Sipowicz: Right. Thanks. (to woman on his left) As my colleague has demonstrated, a thorough knowledge of computers is essential. They are the wave of the future. Now, in my important meeting later on today…
Every time this asshole would fuck things up, I’d put them right, and he’d go back to the well: Wave of the future, I have an important business meeting to attend later, here, let me fuck everything up for you again while I blather on about shit I obviously know nothing about.
Finally, I had enough and told him, “I’m going to need you to stop distracting the other students, ok? You may not want to listen, but they do.” He reacted to this by turning his attention to the woman on the other side of him.
Sipowicz: Hi! Are you as excited as I am to be here? Computers are the wave of the future…
This shit went on and on and on. I didn’t feel comfortable telling the guy to leave, and he simply wouldn’t listen to my repeated requests to shut the fuck up. Finally, a librarian came over and addressed him. “Sir! You are not teaching the class. If you would like to teach a class, maybe you should pay attention to this one, as you obviously have no idea what you’re talking about. Please stop disturbing the class or I will ask you to leave the library. Do you understand?”
This merely slowed Sipowicz down for a few minutes, and soon he began his interminable “wave of the future” ramblings anew, only now, in order to reassert his authority as an expert on computers, he began to refer to his briefcase. “I have some important documents in here that spell out how our lives will change when the wave of the future…” blah, blah, blah.
By this point, pretty much everyone had tuned him out, paying him as much attention as they paid to the hum of the air conditioner. I wound up the class by passing out business cards and made sure to tell everyone that while our class prices were low, they were high enough to serve as a deterrent to the type of person that shows up at a free class to ramble on about nothing in particular, a comment that was received with a lot of grins and dramatic eye-rolling.
As the class broke up, we all walked en masse towards the front door. “Excellent class!” said Sipowicz. “I wonder if you have a moment to talk about the business implications?”
“No,” I said, without breaking stride.
“That’s too bad. Because I’d like to pick your brain sometime, or at least see what you think of my documents. Quite clearly, we’re on the edge of a revolution…”
I couldn’t believe that this guy was still going at it. He looked every bit like the kind of guy that still, at around age 40, lived at home with his parents. I guess I should’ve felt bad for him as he obviously had very little in the way of a life if this was his idea of entertainment, and was probably clinically delusional if he seriously thought anybody was buying whatever the fuck he was selling. But as it was, I just fucking hated the guy. That’s when Karma stepped in to lend a hand.
As we left the library, we were walking down the steps and he began referring to the brilliant technical documents in his briefcase, which he brandished with a flourish, slamming it into the handrail. The briefcase flew open and a single brown bag flew down the steps, spilling its contents at the bottom: An apple, a sandwich in a plastic baggie, and a small container of milk, much like they give out for lunch at an elementary school. That was it.

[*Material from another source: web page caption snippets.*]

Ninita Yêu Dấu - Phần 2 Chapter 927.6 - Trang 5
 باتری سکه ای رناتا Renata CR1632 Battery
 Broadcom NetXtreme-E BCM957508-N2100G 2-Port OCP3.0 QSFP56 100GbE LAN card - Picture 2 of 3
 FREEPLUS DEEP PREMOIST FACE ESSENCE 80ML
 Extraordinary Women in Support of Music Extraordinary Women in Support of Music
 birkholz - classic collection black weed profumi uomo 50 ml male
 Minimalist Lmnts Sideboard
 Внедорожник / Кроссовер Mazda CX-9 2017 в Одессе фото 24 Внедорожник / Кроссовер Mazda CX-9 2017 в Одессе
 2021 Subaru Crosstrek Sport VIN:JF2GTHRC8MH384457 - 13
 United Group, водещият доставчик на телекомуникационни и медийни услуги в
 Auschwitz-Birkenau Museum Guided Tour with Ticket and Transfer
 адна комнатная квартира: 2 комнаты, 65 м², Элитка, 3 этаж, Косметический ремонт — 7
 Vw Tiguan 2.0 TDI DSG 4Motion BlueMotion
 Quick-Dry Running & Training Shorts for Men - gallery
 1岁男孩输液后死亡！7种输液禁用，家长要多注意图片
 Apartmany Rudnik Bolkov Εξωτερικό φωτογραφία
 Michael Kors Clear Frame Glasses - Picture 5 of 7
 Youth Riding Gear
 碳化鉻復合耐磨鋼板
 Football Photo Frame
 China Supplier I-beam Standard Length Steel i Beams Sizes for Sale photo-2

And that was enough to crack this asshole’s self-important façade: As he gathered up his lunch, the rest of the students began to openly laugh at him. He looked up, blushed furiously, and sprinted through the parking lot and around the corner. As I drove away a few minutes later, I saw him sitting on a bench at the bus stop, obviously boring someone to tears. I didn’t have to roll down the window to hear what he was saying. I could read it on his lips: Wave of the future.